§ **TEXT SECTION**
+---+

I met Virginia at the Bridge, where she was friendly and outgoing toward the tourists and other vendors. Hi guy! she’d say with a big smile to male strangers as they passed her table. Where are you from? she’d chitchat with tourists who stopped to see her wares.

Virginia sold a variety of items she said she made herself, as well as crafts she said were made by members of her family. She sold jewelry—necklaces and bracelets and sometimes earrings too—made from turquoise and copper, variscite, and hematite, and other semiprecious stones. She sold knives with handles inlaid with stone or carved from bone. Sometimes she sold soft dolls sewn to look like Diné women, and she usually had horsehair pottery on her table.

Horsehair pottery was a popular item at the Bridge. It was sold by Native American vendors as well as by white folks and members of the local old Spanish families. The selling of horsehair pottery crossed all boundaries of Northern New Mexico race, ethnicity, and language.

+---+

§ **GIVEN REQUEST A**
In the text about Virginia at the Bridge, what were the handles of the knives she sold made from?

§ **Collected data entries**

+---+

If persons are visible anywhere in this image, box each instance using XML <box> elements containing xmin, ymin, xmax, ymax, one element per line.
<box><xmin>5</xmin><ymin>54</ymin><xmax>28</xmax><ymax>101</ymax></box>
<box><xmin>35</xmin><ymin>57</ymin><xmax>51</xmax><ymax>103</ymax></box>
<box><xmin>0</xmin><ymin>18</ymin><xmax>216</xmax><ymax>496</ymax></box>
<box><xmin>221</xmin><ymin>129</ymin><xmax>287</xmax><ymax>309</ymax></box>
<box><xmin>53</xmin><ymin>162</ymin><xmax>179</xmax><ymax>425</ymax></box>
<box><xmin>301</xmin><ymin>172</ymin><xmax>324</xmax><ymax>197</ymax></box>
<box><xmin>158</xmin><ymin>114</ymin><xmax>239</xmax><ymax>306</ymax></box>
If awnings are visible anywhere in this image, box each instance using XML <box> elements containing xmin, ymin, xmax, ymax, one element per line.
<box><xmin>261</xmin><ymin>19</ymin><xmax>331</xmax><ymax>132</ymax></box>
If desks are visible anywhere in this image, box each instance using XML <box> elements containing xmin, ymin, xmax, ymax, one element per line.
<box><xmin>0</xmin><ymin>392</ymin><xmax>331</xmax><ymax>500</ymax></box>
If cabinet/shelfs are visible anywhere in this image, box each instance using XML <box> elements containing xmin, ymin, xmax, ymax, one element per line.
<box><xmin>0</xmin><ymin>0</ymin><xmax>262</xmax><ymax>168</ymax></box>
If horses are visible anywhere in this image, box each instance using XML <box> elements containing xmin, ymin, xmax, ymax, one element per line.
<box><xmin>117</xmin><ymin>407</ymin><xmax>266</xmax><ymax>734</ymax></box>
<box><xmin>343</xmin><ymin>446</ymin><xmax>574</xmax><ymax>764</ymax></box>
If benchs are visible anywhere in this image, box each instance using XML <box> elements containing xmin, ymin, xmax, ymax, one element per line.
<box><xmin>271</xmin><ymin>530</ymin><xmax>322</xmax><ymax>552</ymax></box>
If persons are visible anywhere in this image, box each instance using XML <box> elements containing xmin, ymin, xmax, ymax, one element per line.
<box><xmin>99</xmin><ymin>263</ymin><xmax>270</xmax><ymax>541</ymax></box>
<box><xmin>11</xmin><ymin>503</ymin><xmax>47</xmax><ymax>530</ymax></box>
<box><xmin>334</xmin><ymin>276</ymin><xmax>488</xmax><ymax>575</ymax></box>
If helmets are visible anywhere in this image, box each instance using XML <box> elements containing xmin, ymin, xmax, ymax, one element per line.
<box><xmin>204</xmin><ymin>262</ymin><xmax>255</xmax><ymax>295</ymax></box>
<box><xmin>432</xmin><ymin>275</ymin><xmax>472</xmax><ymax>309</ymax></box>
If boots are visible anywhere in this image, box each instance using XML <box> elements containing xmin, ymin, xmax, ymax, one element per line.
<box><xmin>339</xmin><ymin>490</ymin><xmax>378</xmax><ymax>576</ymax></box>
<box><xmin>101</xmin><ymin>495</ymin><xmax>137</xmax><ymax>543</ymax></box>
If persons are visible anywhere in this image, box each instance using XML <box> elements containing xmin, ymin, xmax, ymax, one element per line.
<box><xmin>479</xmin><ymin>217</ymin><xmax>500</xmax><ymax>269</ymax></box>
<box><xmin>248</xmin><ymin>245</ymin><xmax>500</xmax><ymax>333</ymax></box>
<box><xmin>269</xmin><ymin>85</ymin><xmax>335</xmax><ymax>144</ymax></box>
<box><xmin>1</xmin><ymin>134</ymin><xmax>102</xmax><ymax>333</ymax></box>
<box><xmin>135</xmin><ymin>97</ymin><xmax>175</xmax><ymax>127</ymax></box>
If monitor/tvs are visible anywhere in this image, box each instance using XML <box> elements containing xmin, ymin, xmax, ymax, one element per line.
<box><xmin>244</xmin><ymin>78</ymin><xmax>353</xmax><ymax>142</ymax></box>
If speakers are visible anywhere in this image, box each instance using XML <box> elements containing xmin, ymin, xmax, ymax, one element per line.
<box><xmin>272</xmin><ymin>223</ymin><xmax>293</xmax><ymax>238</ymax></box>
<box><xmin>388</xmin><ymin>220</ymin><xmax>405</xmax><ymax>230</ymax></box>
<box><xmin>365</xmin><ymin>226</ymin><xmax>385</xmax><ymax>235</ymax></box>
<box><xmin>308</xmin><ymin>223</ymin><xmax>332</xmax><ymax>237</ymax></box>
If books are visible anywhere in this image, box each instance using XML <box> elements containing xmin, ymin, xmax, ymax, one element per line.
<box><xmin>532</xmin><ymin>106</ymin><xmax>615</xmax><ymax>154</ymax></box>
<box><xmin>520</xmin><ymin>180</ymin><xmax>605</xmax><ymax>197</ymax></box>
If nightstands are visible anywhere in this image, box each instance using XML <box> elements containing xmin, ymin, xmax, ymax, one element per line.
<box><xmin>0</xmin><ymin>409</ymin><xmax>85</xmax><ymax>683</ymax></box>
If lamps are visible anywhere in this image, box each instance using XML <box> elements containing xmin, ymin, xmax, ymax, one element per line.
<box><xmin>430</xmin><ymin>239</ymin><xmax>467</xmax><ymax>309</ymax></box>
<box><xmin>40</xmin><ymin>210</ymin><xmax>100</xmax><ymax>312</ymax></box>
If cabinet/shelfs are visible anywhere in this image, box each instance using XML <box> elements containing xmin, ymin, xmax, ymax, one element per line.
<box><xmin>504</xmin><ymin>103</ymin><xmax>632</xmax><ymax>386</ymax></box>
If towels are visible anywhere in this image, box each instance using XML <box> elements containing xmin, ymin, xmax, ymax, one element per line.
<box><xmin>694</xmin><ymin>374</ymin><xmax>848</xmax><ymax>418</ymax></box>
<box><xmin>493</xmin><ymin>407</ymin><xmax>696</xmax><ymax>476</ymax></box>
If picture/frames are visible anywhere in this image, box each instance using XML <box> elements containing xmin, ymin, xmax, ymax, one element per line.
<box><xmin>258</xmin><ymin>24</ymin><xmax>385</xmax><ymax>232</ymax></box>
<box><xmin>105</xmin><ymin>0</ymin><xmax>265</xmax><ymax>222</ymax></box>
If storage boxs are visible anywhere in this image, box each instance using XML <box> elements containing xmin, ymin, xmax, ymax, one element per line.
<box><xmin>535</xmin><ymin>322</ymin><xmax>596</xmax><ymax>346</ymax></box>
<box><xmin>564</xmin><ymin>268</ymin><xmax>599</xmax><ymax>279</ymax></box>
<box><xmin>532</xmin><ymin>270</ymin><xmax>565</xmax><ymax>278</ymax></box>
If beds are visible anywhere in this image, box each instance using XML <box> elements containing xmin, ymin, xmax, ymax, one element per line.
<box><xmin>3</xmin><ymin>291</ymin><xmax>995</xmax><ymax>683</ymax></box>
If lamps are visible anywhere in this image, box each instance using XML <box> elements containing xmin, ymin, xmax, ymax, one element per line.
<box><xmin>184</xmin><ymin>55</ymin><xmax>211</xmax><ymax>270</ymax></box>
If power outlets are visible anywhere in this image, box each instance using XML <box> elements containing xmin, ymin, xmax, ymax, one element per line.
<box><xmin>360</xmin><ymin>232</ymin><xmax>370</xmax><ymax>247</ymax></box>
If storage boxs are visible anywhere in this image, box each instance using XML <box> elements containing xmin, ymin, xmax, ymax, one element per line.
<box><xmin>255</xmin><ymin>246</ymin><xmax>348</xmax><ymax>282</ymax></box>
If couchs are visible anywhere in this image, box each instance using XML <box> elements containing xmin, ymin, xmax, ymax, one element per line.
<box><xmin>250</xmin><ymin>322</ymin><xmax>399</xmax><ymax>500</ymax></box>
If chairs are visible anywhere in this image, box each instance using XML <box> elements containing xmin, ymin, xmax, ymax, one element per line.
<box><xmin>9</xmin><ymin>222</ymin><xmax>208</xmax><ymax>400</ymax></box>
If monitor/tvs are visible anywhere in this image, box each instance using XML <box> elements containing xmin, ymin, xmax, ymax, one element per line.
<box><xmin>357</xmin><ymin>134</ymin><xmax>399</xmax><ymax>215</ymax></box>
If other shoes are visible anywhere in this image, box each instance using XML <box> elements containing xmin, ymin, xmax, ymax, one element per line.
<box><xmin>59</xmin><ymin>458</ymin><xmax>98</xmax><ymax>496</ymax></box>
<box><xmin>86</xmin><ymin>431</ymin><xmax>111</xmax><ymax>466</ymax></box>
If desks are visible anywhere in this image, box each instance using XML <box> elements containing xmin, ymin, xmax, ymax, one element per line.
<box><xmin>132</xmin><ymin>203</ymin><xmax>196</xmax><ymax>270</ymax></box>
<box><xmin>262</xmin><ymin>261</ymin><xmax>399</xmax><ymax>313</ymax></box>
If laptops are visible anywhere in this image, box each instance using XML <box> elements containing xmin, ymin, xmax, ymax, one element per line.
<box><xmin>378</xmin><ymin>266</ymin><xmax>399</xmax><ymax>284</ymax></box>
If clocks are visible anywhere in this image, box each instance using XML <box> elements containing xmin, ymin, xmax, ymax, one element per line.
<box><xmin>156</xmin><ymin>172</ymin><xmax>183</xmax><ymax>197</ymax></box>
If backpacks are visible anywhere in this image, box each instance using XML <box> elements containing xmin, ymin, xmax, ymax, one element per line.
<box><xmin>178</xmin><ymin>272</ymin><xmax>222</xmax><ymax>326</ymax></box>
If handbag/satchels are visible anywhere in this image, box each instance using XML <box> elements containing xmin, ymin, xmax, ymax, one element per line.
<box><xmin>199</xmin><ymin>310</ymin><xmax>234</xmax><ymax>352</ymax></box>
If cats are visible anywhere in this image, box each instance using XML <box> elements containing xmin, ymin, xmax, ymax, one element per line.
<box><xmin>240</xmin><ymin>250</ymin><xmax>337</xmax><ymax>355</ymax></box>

+---+

§ **GIVEN REQUEST B**
Quote the part of the rows that opens with the line containing "If cats are" and continues through the end of the rows, with both ends included.

§ **TASK RESULT A**
The handles were inlaid with stone or carved from bone.

§ **TASK RESULT B**
If cats are visible anywhere in this image, box each instance using XML <box> elements containing xmin, ymin, xmax, ymax, one element per line.
<box><xmin>240</xmin><ymin>250</ymin><xmax>337</xmax><ymax>355</ymax></box>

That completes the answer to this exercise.